Gardener and broadcaster Alan Titchmarsh MBE
said: “Millions of people in the UK enjoy gardening and millions more rely on outdoor spaces for their mental and physical wellbeing. While it is well-known that the ornamental horticulture and landscaping industry enriches all our lives, this report makes clear that that is undeniably true and the economic, social and environmental benefits to be had from expanding or enlarging the sector are enormous. I’m delighted that the importance of ornamental horticulture and landscaping at the very heart of British life has been recognised and hope that this continues in the future”.
OHRG Chair Sue Biggs
said: “The value of the UK ornamental horticulture and landscaping industry is huge and yet strangely underappreciated. As successful as our original green industry is, there is still so much untapped growth and this report demonstrates the enormous potential we have to develop further, bringing so many benefits through increased tax revenues, improved physical and mental health and wellbeing, and vital measures to combat climate change and help meet the government’s environmental targets.

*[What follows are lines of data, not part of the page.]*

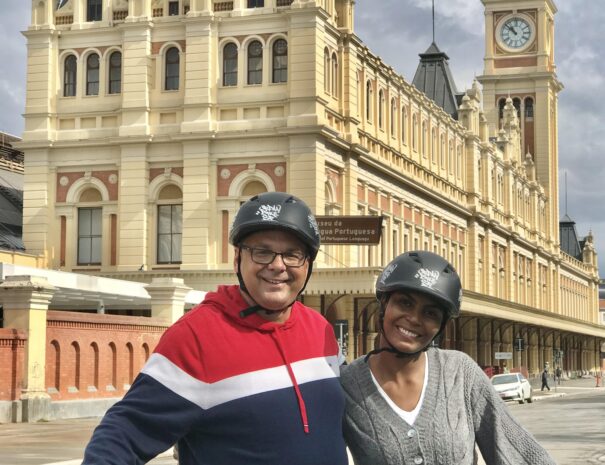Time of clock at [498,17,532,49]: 10:52
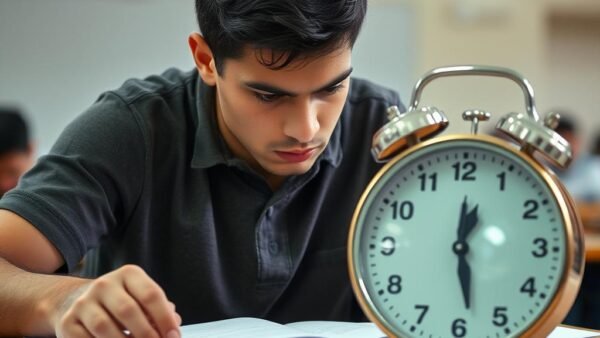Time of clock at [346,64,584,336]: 12:28
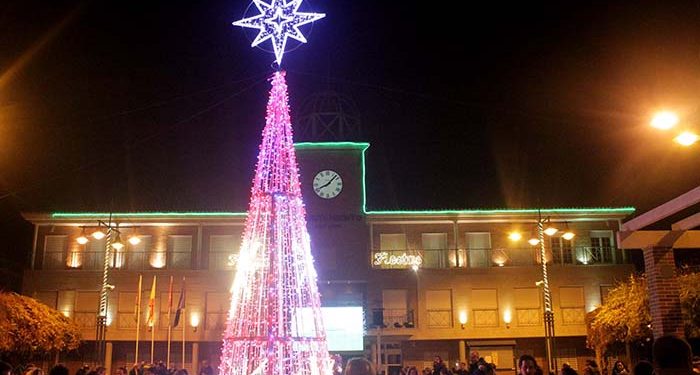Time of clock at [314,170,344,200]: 8:07
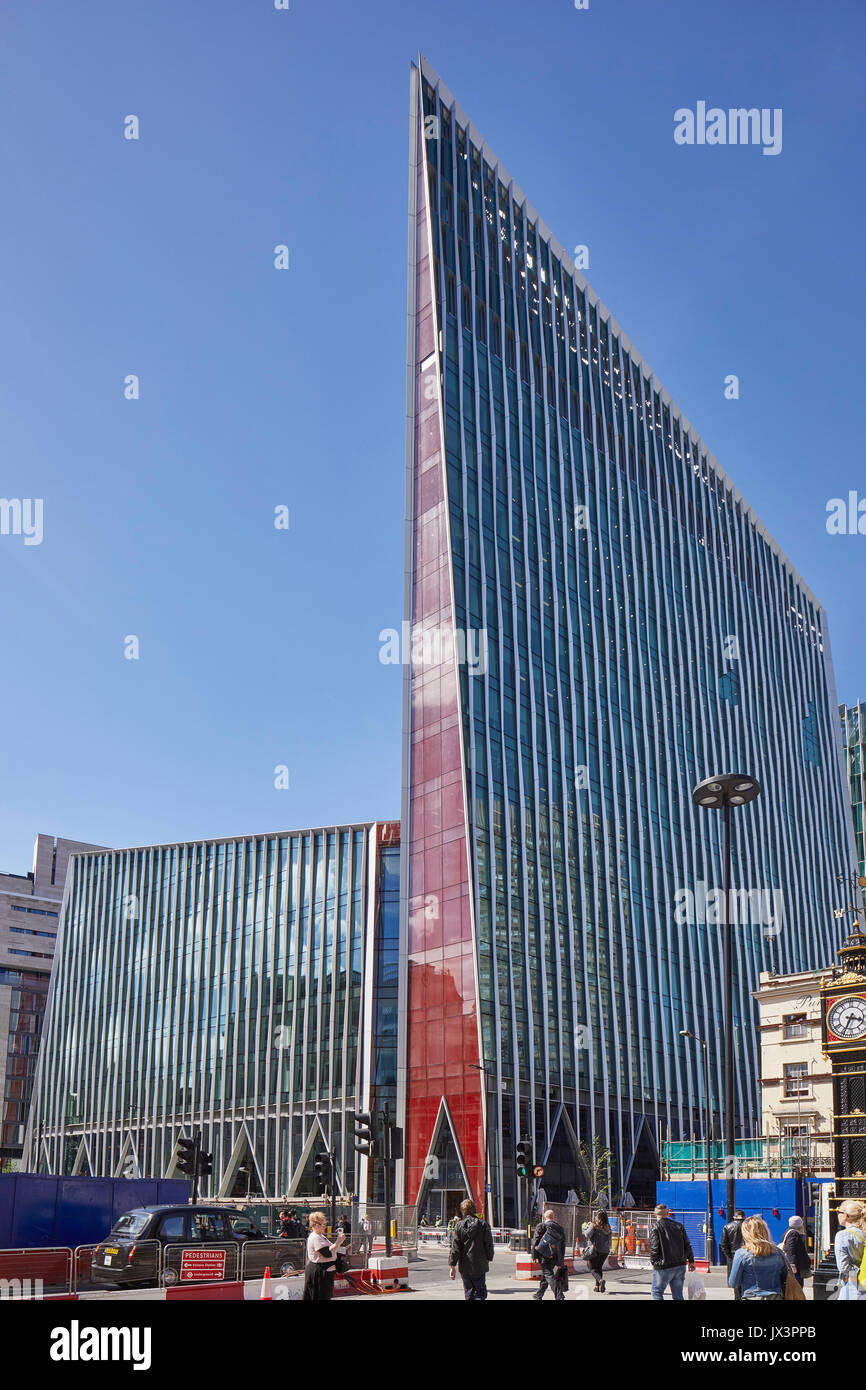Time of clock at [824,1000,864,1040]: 3:34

“But to fulfil this potential, we need to work even more collaboratively with government in the future to achieve our shared goals. There is an opportunity for our industry to play a vital role in helping the UK to ‘build back greener’ following the impact of Brexit and the COVID-19 crisis, and to ensure that ornamental horticulture and landscaping becomes the economic powerhouse that it deserves to be.”
James Barnes, Chair of the OHRG’s Commercial Working Group
, said: “Our industry is integral to the fabric of British life, not only economically but also culturally as seen during the pandemic when access to outdoor green space was vital to millions across the country, including the three million new gardeners who took up the activity for the first time.”

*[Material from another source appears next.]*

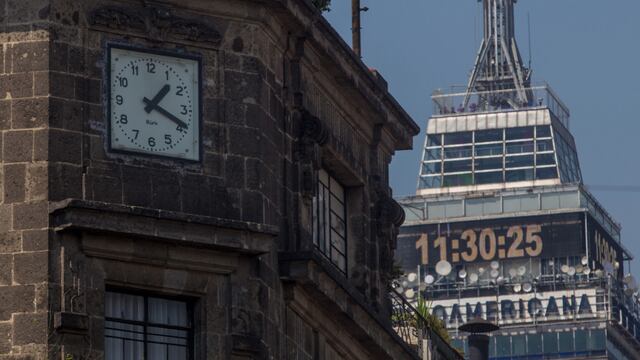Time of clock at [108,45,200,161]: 1:18
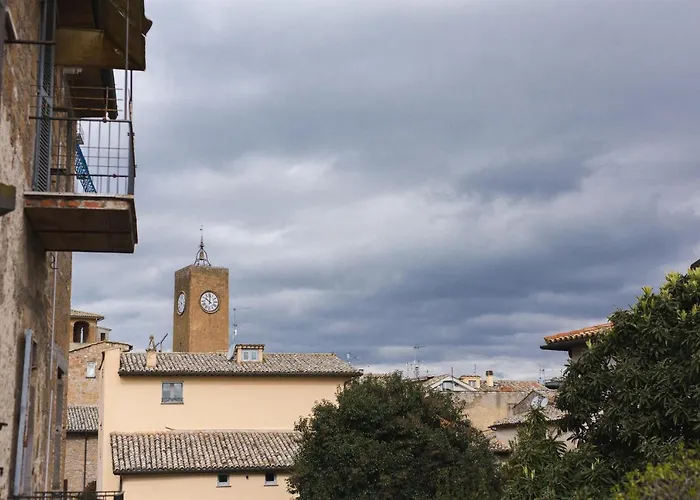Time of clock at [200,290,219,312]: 10:00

Martin Emmett, Chair of the OHRG’s Education and Employment Working Group
, said: “'We need to prepare the ground for capturing and developing the talent that will provide the greener landscapes of the future. This report highlights the fantastic opportunities for future careers that will enhance our environment and wellbeing. It is vital that we work with government to support the learning and recruitment that will drive through the positive change we need”.
Alistair Griffith, Chair of the OHRG’s Research and Development Working Group
, said: “Our industry is at the cutting edge of scientific development, something that is particularly important as the UK finds ways to cut its carbon emissions through environmentally sustainable solutions. Greater focus on horticultural scientific R&D is vital for tackling climate change.”